To put this unexpected action in context, catching the ball was allowed in football at this time; running forward with it was not.
The story is firmly entrenched in the folklore of the sport, to the extent that the World Cup trophy is named in honour of Webb Ellis. Yet there is little contemporary evidence to support it, and many consider it a myth.
Webb Ellis certainly existed — he lived from 1806-72 and was a prominent Anglican clergyman — but his favoured game was cricket, which he later played for Oxford University.
Birth of the unions
Whatever the truth about the origins of the game, we do know that the first set of rules was published in 1845, and that 21 rugby-playing clubs broke away from the Football Association to establish the Rugby Football Union in 1871.
Initially the RFU was dominated by London-based clubs, but Scotland, Ireland and Wales also proved fertile ground for the growth of new teams. The Scottish Football Union (now Scottish Rugby Union) was founded in 1873, the Irish Rugby Football Union in 1874 and the Welsh Rugby Union in 1880.
In Wales, rugby would eventually become the national sport. In England, it would diverge into two separate sports after a group of northern clubs split from the Union in 1895 to form what would become the Rugby Football League.
British and Irish stamp issues celebrated the centenaries of the RFU, the IRFU and the WRU in 1971, 1974 and 1980 respectively.
The latter half of the 19th century was the heyday of the British Empire, and the former public school pupils who were posted around the world as colonial administrators took the game with them. Hence, rugby also took root in Australia, New Zealand and South Africa.
In Australia the Southern Rugby Union, formed in 1874, was the chief vehicle for organised sport, and there was no Australian RFU until 1949. However, the national team, the Wallabies, was playing test matches from 1899, a fact acknowledged by a set of four stamps on the centenary in 1999.
New Zealand organised the NZRFU in 1892, and its centenary was marked by the issue of an illustrated postal stationery envelope in 1992. The country has also issued plenty of stamps on the theme, including a pair in the long-running Health series in 1967 and a set of six in 2003 celebrating the centenary of the national team, known worldwide as the All Blacks.
The South African Rugby Board was formed in 1889, for white players only, while a South African Coloured Rugby Football Board was set up in 1897 to cater for those on the other side of racial segregation. The centenary of the original organisation was marked by a set of four stamps in 1989, but there would not be a unified governing body until after the end of apartheid in 1992.

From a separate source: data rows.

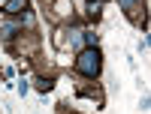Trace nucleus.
I'll use <instances>...</instances> for the list:
<instances>
[{
  "mask_svg": "<svg viewBox=\"0 0 151 114\" xmlns=\"http://www.w3.org/2000/svg\"><path fill=\"white\" fill-rule=\"evenodd\" d=\"M76 69H79V75H85V78H97L100 72H103V54H100V48H82L79 54H76Z\"/></svg>",
  "mask_w": 151,
  "mask_h": 114,
  "instance_id": "obj_1",
  "label": "nucleus"
},
{
  "mask_svg": "<svg viewBox=\"0 0 151 114\" xmlns=\"http://www.w3.org/2000/svg\"><path fill=\"white\" fill-rule=\"evenodd\" d=\"M27 12V0H6L3 3V15H21Z\"/></svg>",
  "mask_w": 151,
  "mask_h": 114,
  "instance_id": "obj_2",
  "label": "nucleus"
},
{
  "mask_svg": "<svg viewBox=\"0 0 151 114\" xmlns=\"http://www.w3.org/2000/svg\"><path fill=\"white\" fill-rule=\"evenodd\" d=\"M118 6L127 12V15H133V18H136V9H142V0H118Z\"/></svg>",
  "mask_w": 151,
  "mask_h": 114,
  "instance_id": "obj_3",
  "label": "nucleus"
},
{
  "mask_svg": "<svg viewBox=\"0 0 151 114\" xmlns=\"http://www.w3.org/2000/svg\"><path fill=\"white\" fill-rule=\"evenodd\" d=\"M70 45L76 48V51H82V48H85V39H82V30H79V27L70 30Z\"/></svg>",
  "mask_w": 151,
  "mask_h": 114,
  "instance_id": "obj_4",
  "label": "nucleus"
},
{
  "mask_svg": "<svg viewBox=\"0 0 151 114\" xmlns=\"http://www.w3.org/2000/svg\"><path fill=\"white\" fill-rule=\"evenodd\" d=\"M100 12H103V0H88V15L100 18Z\"/></svg>",
  "mask_w": 151,
  "mask_h": 114,
  "instance_id": "obj_5",
  "label": "nucleus"
},
{
  "mask_svg": "<svg viewBox=\"0 0 151 114\" xmlns=\"http://www.w3.org/2000/svg\"><path fill=\"white\" fill-rule=\"evenodd\" d=\"M70 9H73V0H58V3H55V12H58V15H67Z\"/></svg>",
  "mask_w": 151,
  "mask_h": 114,
  "instance_id": "obj_6",
  "label": "nucleus"
},
{
  "mask_svg": "<svg viewBox=\"0 0 151 114\" xmlns=\"http://www.w3.org/2000/svg\"><path fill=\"white\" fill-rule=\"evenodd\" d=\"M52 87H55V81H52V78H40V81H36V90H40V93H48Z\"/></svg>",
  "mask_w": 151,
  "mask_h": 114,
  "instance_id": "obj_7",
  "label": "nucleus"
}]
</instances>
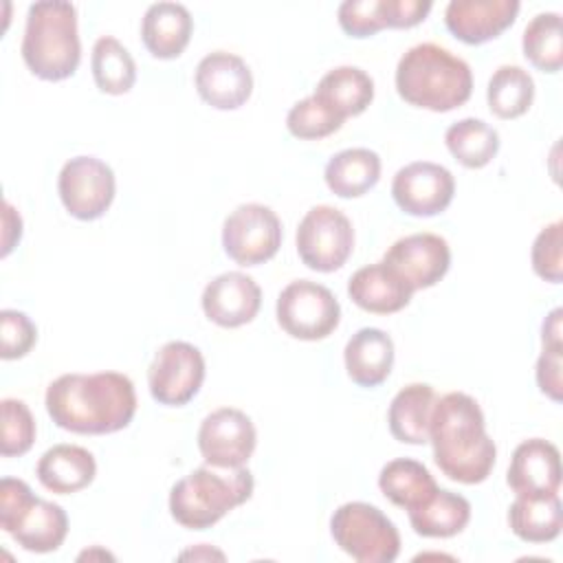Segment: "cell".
Instances as JSON below:
<instances>
[{
  "instance_id": "3",
  "label": "cell",
  "mask_w": 563,
  "mask_h": 563,
  "mask_svg": "<svg viewBox=\"0 0 563 563\" xmlns=\"http://www.w3.org/2000/svg\"><path fill=\"white\" fill-rule=\"evenodd\" d=\"M396 90L402 101L431 112L464 106L473 92L471 66L433 42L411 46L396 66Z\"/></svg>"
},
{
  "instance_id": "27",
  "label": "cell",
  "mask_w": 563,
  "mask_h": 563,
  "mask_svg": "<svg viewBox=\"0 0 563 563\" xmlns=\"http://www.w3.org/2000/svg\"><path fill=\"white\" fill-rule=\"evenodd\" d=\"M416 534L427 539H449L460 534L471 521V504L466 497L438 488L424 504L407 510Z\"/></svg>"
},
{
  "instance_id": "35",
  "label": "cell",
  "mask_w": 563,
  "mask_h": 563,
  "mask_svg": "<svg viewBox=\"0 0 563 563\" xmlns=\"http://www.w3.org/2000/svg\"><path fill=\"white\" fill-rule=\"evenodd\" d=\"M2 438L0 453L4 457L24 455L35 442V418L31 409L18 398H4L2 402Z\"/></svg>"
},
{
  "instance_id": "39",
  "label": "cell",
  "mask_w": 563,
  "mask_h": 563,
  "mask_svg": "<svg viewBox=\"0 0 563 563\" xmlns=\"http://www.w3.org/2000/svg\"><path fill=\"white\" fill-rule=\"evenodd\" d=\"M561 367H563V350L543 347V352L537 361V385L554 402L563 400Z\"/></svg>"
},
{
  "instance_id": "24",
  "label": "cell",
  "mask_w": 563,
  "mask_h": 563,
  "mask_svg": "<svg viewBox=\"0 0 563 563\" xmlns=\"http://www.w3.org/2000/svg\"><path fill=\"white\" fill-rule=\"evenodd\" d=\"M435 391L427 383H411L402 387L389 402L387 424L391 435L402 444L429 442V424L435 405Z\"/></svg>"
},
{
  "instance_id": "34",
  "label": "cell",
  "mask_w": 563,
  "mask_h": 563,
  "mask_svg": "<svg viewBox=\"0 0 563 563\" xmlns=\"http://www.w3.org/2000/svg\"><path fill=\"white\" fill-rule=\"evenodd\" d=\"M343 125V119L336 117L321 99L314 95L297 101L286 117V128L292 136L303 141H317L334 134Z\"/></svg>"
},
{
  "instance_id": "36",
  "label": "cell",
  "mask_w": 563,
  "mask_h": 563,
  "mask_svg": "<svg viewBox=\"0 0 563 563\" xmlns=\"http://www.w3.org/2000/svg\"><path fill=\"white\" fill-rule=\"evenodd\" d=\"M530 260H532V271L541 279L550 284H561L563 279V222L561 220H554L552 224L539 231V235L532 242Z\"/></svg>"
},
{
  "instance_id": "30",
  "label": "cell",
  "mask_w": 563,
  "mask_h": 563,
  "mask_svg": "<svg viewBox=\"0 0 563 563\" xmlns=\"http://www.w3.org/2000/svg\"><path fill=\"white\" fill-rule=\"evenodd\" d=\"M444 143L451 156L468 169L486 167L499 152L497 130L475 117L451 123L444 132Z\"/></svg>"
},
{
  "instance_id": "18",
  "label": "cell",
  "mask_w": 563,
  "mask_h": 563,
  "mask_svg": "<svg viewBox=\"0 0 563 563\" xmlns=\"http://www.w3.org/2000/svg\"><path fill=\"white\" fill-rule=\"evenodd\" d=\"M506 482L512 488V493L521 497L559 495L561 490L559 449L543 438L523 440L510 457Z\"/></svg>"
},
{
  "instance_id": "20",
  "label": "cell",
  "mask_w": 563,
  "mask_h": 563,
  "mask_svg": "<svg viewBox=\"0 0 563 563\" xmlns=\"http://www.w3.org/2000/svg\"><path fill=\"white\" fill-rule=\"evenodd\" d=\"M191 31V13L178 2H154L141 20V40L156 59L178 57L187 48Z\"/></svg>"
},
{
  "instance_id": "5",
  "label": "cell",
  "mask_w": 563,
  "mask_h": 563,
  "mask_svg": "<svg viewBox=\"0 0 563 563\" xmlns=\"http://www.w3.org/2000/svg\"><path fill=\"white\" fill-rule=\"evenodd\" d=\"M253 475L242 468L200 466L178 479L169 490V512L187 530H207L227 512L251 499Z\"/></svg>"
},
{
  "instance_id": "4",
  "label": "cell",
  "mask_w": 563,
  "mask_h": 563,
  "mask_svg": "<svg viewBox=\"0 0 563 563\" xmlns=\"http://www.w3.org/2000/svg\"><path fill=\"white\" fill-rule=\"evenodd\" d=\"M26 68L44 81H62L75 75L81 59L77 9L62 0L33 2L22 37Z\"/></svg>"
},
{
  "instance_id": "16",
  "label": "cell",
  "mask_w": 563,
  "mask_h": 563,
  "mask_svg": "<svg viewBox=\"0 0 563 563\" xmlns=\"http://www.w3.org/2000/svg\"><path fill=\"white\" fill-rule=\"evenodd\" d=\"M196 90L205 103L216 110H238L253 92V75L249 64L227 51L205 55L196 66Z\"/></svg>"
},
{
  "instance_id": "2",
  "label": "cell",
  "mask_w": 563,
  "mask_h": 563,
  "mask_svg": "<svg viewBox=\"0 0 563 563\" xmlns=\"http://www.w3.org/2000/svg\"><path fill=\"white\" fill-rule=\"evenodd\" d=\"M429 442L438 468L460 484H482L497 460L484 413L477 400L464 391H451L435 400Z\"/></svg>"
},
{
  "instance_id": "41",
  "label": "cell",
  "mask_w": 563,
  "mask_h": 563,
  "mask_svg": "<svg viewBox=\"0 0 563 563\" xmlns=\"http://www.w3.org/2000/svg\"><path fill=\"white\" fill-rule=\"evenodd\" d=\"M2 257H7L11 253V249L15 246V242H20L22 238V220L20 213L11 207V202H4V216H2Z\"/></svg>"
},
{
  "instance_id": "17",
  "label": "cell",
  "mask_w": 563,
  "mask_h": 563,
  "mask_svg": "<svg viewBox=\"0 0 563 563\" xmlns=\"http://www.w3.org/2000/svg\"><path fill=\"white\" fill-rule=\"evenodd\" d=\"M262 306V288L240 271L213 277L202 290V310L209 321L220 328H240L251 323Z\"/></svg>"
},
{
  "instance_id": "11",
  "label": "cell",
  "mask_w": 563,
  "mask_h": 563,
  "mask_svg": "<svg viewBox=\"0 0 563 563\" xmlns=\"http://www.w3.org/2000/svg\"><path fill=\"white\" fill-rule=\"evenodd\" d=\"M57 191L64 209L73 218L84 222L97 220L114 200V172L97 156H75L64 163L57 178Z\"/></svg>"
},
{
  "instance_id": "23",
  "label": "cell",
  "mask_w": 563,
  "mask_h": 563,
  "mask_svg": "<svg viewBox=\"0 0 563 563\" xmlns=\"http://www.w3.org/2000/svg\"><path fill=\"white\" fill-rule=\"evenodd\" d=\"M40 484L55 495L79 493L97 475L95 455L77 444H55L42 453L35 466Z\"/></svg>"
},
{
  "instance_id": "40",
  "label": "cell",
  "mask_w": 563,
  "mask_h": 563,
  "mask_svg": "<svg viewBox=\"0 0 563 563\" xmlns=\"http://www.w3.org/2000/svg\"><path fill=\"white\" fill-rule=\"evenodd\" d=\"M431 7L429 0H383L385 24L387 29H411L429 15Z\"/></svg>"
},
{
  "instance_id": "7",
  "label": "cell",
  "mask_w": 563,
  "mask_h": 563,
  "mask_svg": "<svg viewBox=\"0 0 563 563\" xmlns=\"http://www.w3.org/2000/svg\"><path fill=\"white\" fill-rule=\"evenodd\" d=\"M334 543L358 563H391L400 552V534L383 510L365 501H347L330 517Z\"/></svg>"
},
{
  "instance_id": "8",
  "label": "cell",
  "mask_w": 563,
  "mask_h": 563,
  "mask_svg": "<svg viewBox=\"0 0 563 563\" xmlns=\"http://www.w3.org/2000/svg\"><path fill=\"white\" fill-rule=\"evenodd\" d=\"M277 323L299 341H321L341 321V306L330 288L310 279L290 282L277 297Z\"/></svg>"
},
{
  "instance_id": "1",
  "label": "cell",
  "mask_w": 563,
  "mask_h": 563,
  "mask_svg": "<svg viewBox=\"0 0 563 563\" xmlns=\"http://www.w3.org/2000/svg\"><path fill=\"white\" fill-rule=\"evenodd\" d=\"M44 402L59 429L81 435L117 433L136 413L134 383L121 372L62 374L46 387Z\"/></svg>"
},
{
  "instance_id": "13",
  "label": "cell",
  "mask_w": 563,
  "mask_h": 563,
  "mask_svg": "<svg viewBox=\"0 0 563 563\" xmlns=\"http://www.w3.org/2000/svg\"><path fill=\"white\" fill-rule=\"evenodd\" d=\"M255 444V424L235 407H220L200 422L198 449L213 468H242L253 455Z\"/></svg>"
},
{
  "instance_id": "25",
  "label": "cell",
  "mask_w": 563,
  "mask_h": 563,
  "mask_svg": "<svg viewBox=\"0 0 563 563\" xmlns=\"http://www.w3.org/2000/svg\"><path fill=\"white\" fill-rule=\"evenodd\" d=\"M312 95L345 121L367 110L374 99V79L358 66H336L319 79Z\"/></svg>"
},
{
  "instance_id": "32",
  "label": "cell",
  "mask_w": 563,
  "mask_h": 563,
  "mask_svg": "<svg viewBox=\"0 0 563 563\" xmlns=\"http://www.w3.org/2000/svg\"><path fill=\"white\" fill-rule=\"evenodd\" d=\"M534 99V81L521 66H499L486 88V101L497 119H517L528 112Z\"/></svg>"
},
{
  "instance_id": "12",
  "label": "cell",
  "mask_w": 563,
  "mask_h": 563,
  "mask_svg": "<svg viewBox=\"0 0 563 563\" xmlns=\"http://www.w3.org/2000/svg\"><path fill=\"white\" fill-rule=\"evenodd\" d=\"M205 380V356L187 341H167L152 358L147 387L152 398L165 407H183L200 391Z\"/></svg>"
},
{
  "instance_id": "29",
  "label": "cell",
  "mask_w": 563,
  "mask_h": 563,
  "mask_svg": "<svg viewBox=\"0 0 563 563\" xmlns=\"http://www.w3.org/2000/svg\"><path fill=\"white\" fill-rule=\"evenodd\" d=\"M378 488L394 506L411 510L424 504L438 490V484L422 462L396 457L380 468Z\"/></svg>"
},
{
  "instance_id": "38",
  "label": "cell",
  "mask_w": 563,
  "mask_h": 563,
  "mask_svg": "<svg viewBox=\"0 0 563 563\" xmlns=\"http://www.w3.org/2000/svg\"><path fill=\"white\" fill-rule=\"evenodd\" d=\"M0 339H2L0 356L4 361L22 358L33 350V345L37 341V328L29 319V314H24L20 310L4 308L0 312Z\"/></svg>"
},
{
  "instance_id": "15",
  "label": "cell",
  "mask_w": 563,
  "mask_h": 563,
  "mask_svg": "<svg viewBox=\"0 0 563 563\" xmlns=\"http://www.w3.org/2000/svg\"><path fill=\"white\" fill-rule=\"evenodd\" d=\"M383 262L416 292L435 286L451 266V249L435 233H411L396 240Z\"/></svg>"
},
{
  "instance_id": "37",
  "label": "cell",
  "mask_w": 563,
  "mask_h": 563,
  "mask_svg": "<svg viewBox=\"0 0 563 563\" xmlns=\"http://www.w3.org/2000/svg\"><path fill=\"white\" fill-rule=\"evenodd\" d=\"M336 18L350 37H372L387 29L383 0H345L339 4Z\"/></svg>"
},
{
  "instance_id": "14",
  "label": "cell",
  "mask_w": 563,
  "mask_h": 563,
  "mask_svg": "<svg viewBox=\"0 0 563 563\" xmlns=\"http://www.w3.org/2000/svg\"><path fill=\"white\" fill-rule=\"evenodd\" d=\"M455 194L453 174L438 163L416 161L400 167L391 180L394 202L409 216L431 218L442 213Z\"/></svg>"
},
{
  "instance_id": "31",
  "label": "cell",
  "mask_w": 563,
  "mask_h": 563,
  "mask_svg": "<svg viewBox=\"0 0 563 563\" xmlns=\"http://www.w3.org/2000/svg\"><path fill=\"white\" fill-rule=\"evenodd\" d=\"M92 79L106 95H125L136 81V64L130 51L112 35H101L90 57Z\"/></svg>"
},
{
  "instance_id": "28",
  "label": "cell",
  "mask_w": 563,
  "mask_h": 563,
  "mask_svg": "<svg viewBox=\"0 0 563 563\" xmlns=\"http://www.w3.org/2000/svg\"><path fill=\"white\" fill-rule=\"evenodd\" d=\"M508 526L526 543H548L561 534L563 506L559 495L521 497L508 508Z\"/></svg>"
},
{
  "instance_id": "9",
  "label": "cell",
  "mask_w": 563,
  "mask_h": 563,
  "mask_svg": "<svg viewBox=\"0 0 563 563\" xmlns=\"http://www.w3.org/2000/svg\"><path fill=\"white\" fill-rule=\"evenodd\" d=\"M297 253L301 262L317 273L339 271L354 249V229L350 218L330 205H317L297 227Z\"/></svg>"
},
{
  "instance_id": "22",
  "label": "cell",
  "mask_w": 563,
  "mask_h": 563,
  "mask_svg": "<svg viewBox=\"0 0 563 563\" xmlns=\"http://www.w3.org/2000/svg\"><path fill=\"white\" fill-rule=\"evenodd\" d=\"M345 372L358 387H378L394 367V341L380 328H361L343 350Z\"/></svg>"
},
{
  "instance_id": "21",
  "label": "cell",
  "mask_w": 563,
  "mask_h": 563,
  "mask_svg": "<svg viewBox=\"0 0 563 563\" xmlns=\"http://www.w3.org/2000/svg\"><path fill=\"white\" fill-rule=\"evenodd\" d=\"M350 299L374 314H391L402 310L413 290L380 260L376 264L358 268L347 282Z\"/></svg>"
},
{
  "instance_id": "19",
  "label": "cell",
  "mask_w": 563,
  "mask_h": 563,
  "mask_svg": "<svg viewBox=\"0 0 563 563\" xmlns=\"http://www.w3.org/2000/svg\"><path fill=\"white\" fill-rule=\"evenodd\" d=\"M519 9L517 0H451L444 9V24L453 37L477 46L512 26Z\"/></svg>"
},
{
  "instance_id": "33",
  "label": "cell",
  "mask_w": 563,
  "mask_h": 563,
  "mask_svg": "<svg viewBox=\"0 0 563 563\" xmlns=\"http://www.w3.org/2000/svg\"><path fill=\"white\" fill-rule=\"evenodd\" d=\"M521 48L526 59L543 70L559 73L563 66V24L556 11L537 13L523 29Z\"/></svg>"
},
{
  "instance_id": "42",
  "label": "cell",
  "mask_w": 563,
  "mask_h": 563,
  "mask_svg": "<svg viewBox=\"0 0 563 563\" xmlns=\"http://www.w3.org/2000/svg\"><path fill=\"white\" fill-rule=\"evenodd\" d=\"M561 308H554L541 325V341L543 347H554V350H563V339H561Z\"/></svg>"
},
{
  "instance_id": "6",
  "label": "cell",
  "mask_w": 563,
  "mask_h": 563,
  "mask_svg": "<svg viewBox=\"0 0 563 563\" xmlns=\"http://www.w3.org/2000/svg\"><path fill=\"white\" fill-rule=\"evenodd\" d=\"M0 528L26 552L46 554L64 543L68 534V515L59 504L35 497L26 482L2 477Z\"/></svg>"
},
{
  "instance_id": "26",
  "label": "cell",
  "mask_w": 563,
  "mask_h": 563,
  "mask_svg": "<svg viewBox=\"0 0 563 563\" xmlns=\"http://www.w3.org/2000/svg\"><path fill=\"white\" fill-rule=\"evenodd\" d=\"M323 178L339 198L365 196L380 178V156L369 147L341 150L328 161Z\"/></svg>"
},
{
  "instance_id": "10",
  "label": "cell",
  "mask_w": 563,
  "mask_h": 563,
  "mask_svg": "<svg viewBox=\"0 0 563 563\" xmlns=\"http://www.w3.org/2000/svg\"><path fill=\"white\" fill-rule=\"evenodd\" d=\"M222 246L235 264L260 266L277 255L282 246V222L266 205H240L222 224Z\"/></svg>"
}]
</instances>
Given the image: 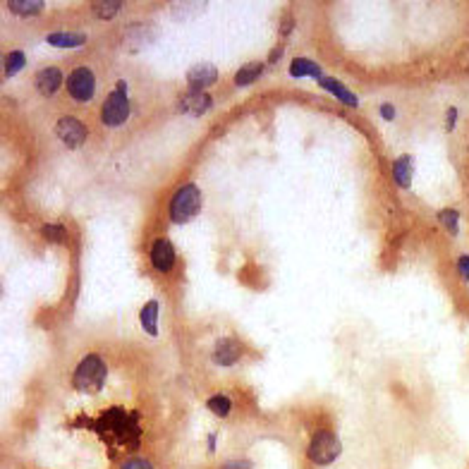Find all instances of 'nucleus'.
<instances>
[{
  "label": "nucleus",
  "mask_w": 469,
  "mask_h": 469,
  "mask_svg": "<svg viewBox=\"0 0 469 469\" xmlns=\"http://www.w3.org/2000/svg\"><path fill=\"white\" fill-rule=\"evenodd\" d=\"M106 362L98 354H86L72 373V385L79 392H101L106 385Z\"/></svg>",
  "instance_id": "nucleus-1"
},
{
  "label": "nucleus",
  "mask_w": 469,
  "mask_h": 469,
  "mask_svg": "<svg viewBox=\"0 0 469 469\" xmlns=\"http://www.w3.org/2000/svg\"><path fill=\"white\" fill-rule=\"evenodd\" d=\"M96 426L103 436H115L118 443H135L137 446V414H125L123 409H108L101 414Z\"/></svg>",
  "instance_id": "nucleus-2"
},
{
  "label": "nucleus",
  "mask_w": 469,
  "mask_h": 469,
  "mask_svg": "<svg viewBox=\"0 0 469 469\" xmlns=\"http://www.w3.org/2000/svg\"><path fill=\"white\" fill-rule=\"evenodd\" d=\"M201 208V192L194 182H187L175 192V196L170 199V220L173 223H187L192 220Z\"/></svg>",
  "instance_id": "nucleus-3"
},
{
  "label": "nucleus",
  "mask_w": 469,
  "mask_h": 469,
  "mask_svg": "<svg viewBox=\"0 0 469 469\" xmlns=\"http://www.w3.org/2000/svg\"><path fill=\"white\" fill-rule=\"evenodd\" d=\"M340 453H342V443L331 431H316L307 448V458L319 467L333 465L340 458Z\"/></svg>",
  "instance_id": "nucleus-4"
},
{
  "label": "nucleus",
  "mask_w": 469,
  "mask_h": 469,
  "mask_svg": "<svg viewBox=\"0 0 469 469\" xmlns=\"http://www.w3.org/2000/svg\"><path fill=\"white\" fill-rule=\"evenodd\" d=\"M130 118V101H128V84L120 81L118 89H113L108 94L103 108H101V120L108 128H120L125 125V120Z\"/></svg>",
  "instance_id": "nucleus-5"
},
{
  "label": "nucleus",
  "mask_w": 469,
  "mask_h": 469,
  "mask_svg": "<svg viewBox=\"0 0 469 469\" xmlns=\"http://www.w3.org/2000/svg\"><path fill=\"white\" fill-rule=\"evenodd\" d=\"M94 89H96V79L89 67H77L72 69V74L67 77V91L74 101H89L94 96Z\"/></svg>",
  "instance_id": "nucleus-6"
},
{
  "label": "nucleus",
  "mask_w": 469,
  "mask_h": 469,
  "mask_svg": "<svg viewBox=\"0 0 469 469\" xmlns=\"http://www.w3.org/2000/svg\"><path fill=\"white\" fill-rule=\"evenodd\" d=\"M55 135L65 147L77 149L86 142V125L77 118H60L55 125Z\"/></svg>",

Under British influence, various Pacific islands also adopted the sport with enthusiasm, including Fiji by 1913, Tonga by 1923, Samoa by 1924 and the Cook Islands by 1948.
Fiji holds the distinction of producing the world’s second stamp in this theme: a 2d+1d Health design of 1951 which shows a player placing a ball ready to kick at goal. It also celebrated the 50th anniversary of its national body with a set of stamps in 1973.